● **Your objective**
Copy the part of the metadata database page from "To use an external database instead of" up to and including "is skipped entirely.", word for word.

● **Supplied text**
::::
Skip to main content

Overview

Amp uses PostgreSQL to store metadata about datasets, jobs, workers, files, and extraction progress. The metadata database enables coordination across distributed components and provides transactional consistency for dataset operations.

Configuration

The metadata database is configured in the [metadata_db] section of the config file:
[metadata_db]
url = "postgres://user:password@localhost:5432/amp_metadata"
pool_size = 10
auto_migrate = true

Configuration Fields

metadata_db.url
string
required
PostgreSQL connection URL. Required for all commands (server, worker, controller, migrate).Solo mode automatically provides a managed PostgreSQL URL by default. You can optionally provide your own database URL to use an external database instead.
[metadata_db]
url = "postgres://username:password@hostname:5432/database_name"
Environment variable override:
export AMP_CONFIG_METADATA_DB__URL="postgresql://user:pass@host/db"
metadata_db.pool_size
integer
default:"10"
Size of the database connection pool. Controls how many concurrent connections Amp maintains to PostgreSQL.
[metadata_db]
pool_size = 20  # Increase for high-concurrency workloads
metadata_db.auto_migrate
boolean
default:"true"
Automatically run database migrations on startup. When enabled, Amp will apply any pending schema migrations before starting services.Set to false if you want to run migrations manually using ampd migrate.
[metadata_db]
auto_migrate = false  # Disable auto-migration

Connection String Format

PostgreSQL connection strings follow the standard format:
postgresql://[user[:password]@][host][:port][/dbname][?param1=value1&...]

Examples

# Basic connection
postgresql://localhost/amp_metadata

# With authentication
postgresql://amp_user:secret_password@localhost:5432/amp_metadata

# Remote database
postgresql://user:pass@db.example.com:5432/amp_metadata

# With SSL
postgresql://user:pass@host/db?sslmode=require

# Unix socket
postgresql:///amp_metadata?host=/var/run/postgresql

Connection Parameters

Common query parameters for the connection URL:
  • sslmode: SSL/TLS mode (disable, require, verify-ca, verify-full)
  • connect_timeout: Connection timeout in seconds
  • application_name: Application name shown in PostgreSQL logs
  • host: Unix socket directory path

Solo Mode Auto-Managed PostgreSQL

ampd solo automatically manages a local PostgreSQL instance with zero configuration:
  • Uses system-installed PostgreSQL binaries (initdb, postgres)
  • Initializes database cluster at .amp/metadb/ on first run
  • Connects via Unix socket (no TCP port conflicts)
  • Data persists across restarts
  • Shuts down gracefully with Ctrl+C or SIGTERM

Using External Database in Solo Mode

To use an external database instead of the auto-managed instance:
# Via environment variable
export AMP_CONFIG_METADATA_DB__URL="postgresql://user:pass@host/db"
ampd solo

# Or in config file
[metadata_db]
url = "postgresql://user:pass@remote-host/amp_metadata"
When an external database URL is detected, managed PostgreSQL startup is skipped entirely.
::::
● **Supplied information**
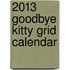 2013 Goodbye Kitty Grid Calendar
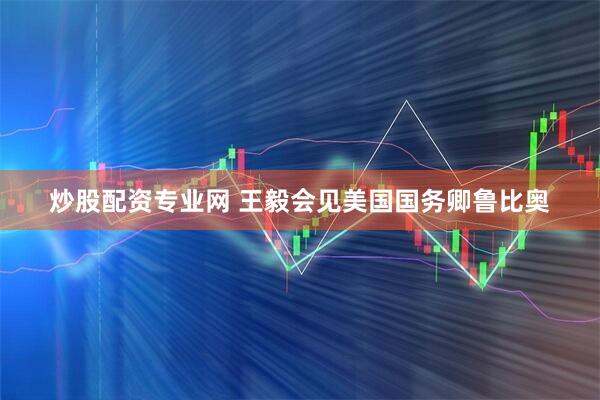 炒股配资专业网 王毅会见美国国务卿鲁比奥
::::
● **Reply**
To use an external database instead of the auto-managed instance:
# Via environment variable
export AMP_CONFIG_METADATA_DB__URL="postgresql://user:pass@host/db"
ampd solo

# Or in config file
[metadata_db]
url = "postgresql://user:pass@remote-host/amp_metadata"
When an external database URL is detected, managed PostgreSQL startup is skipped entirely.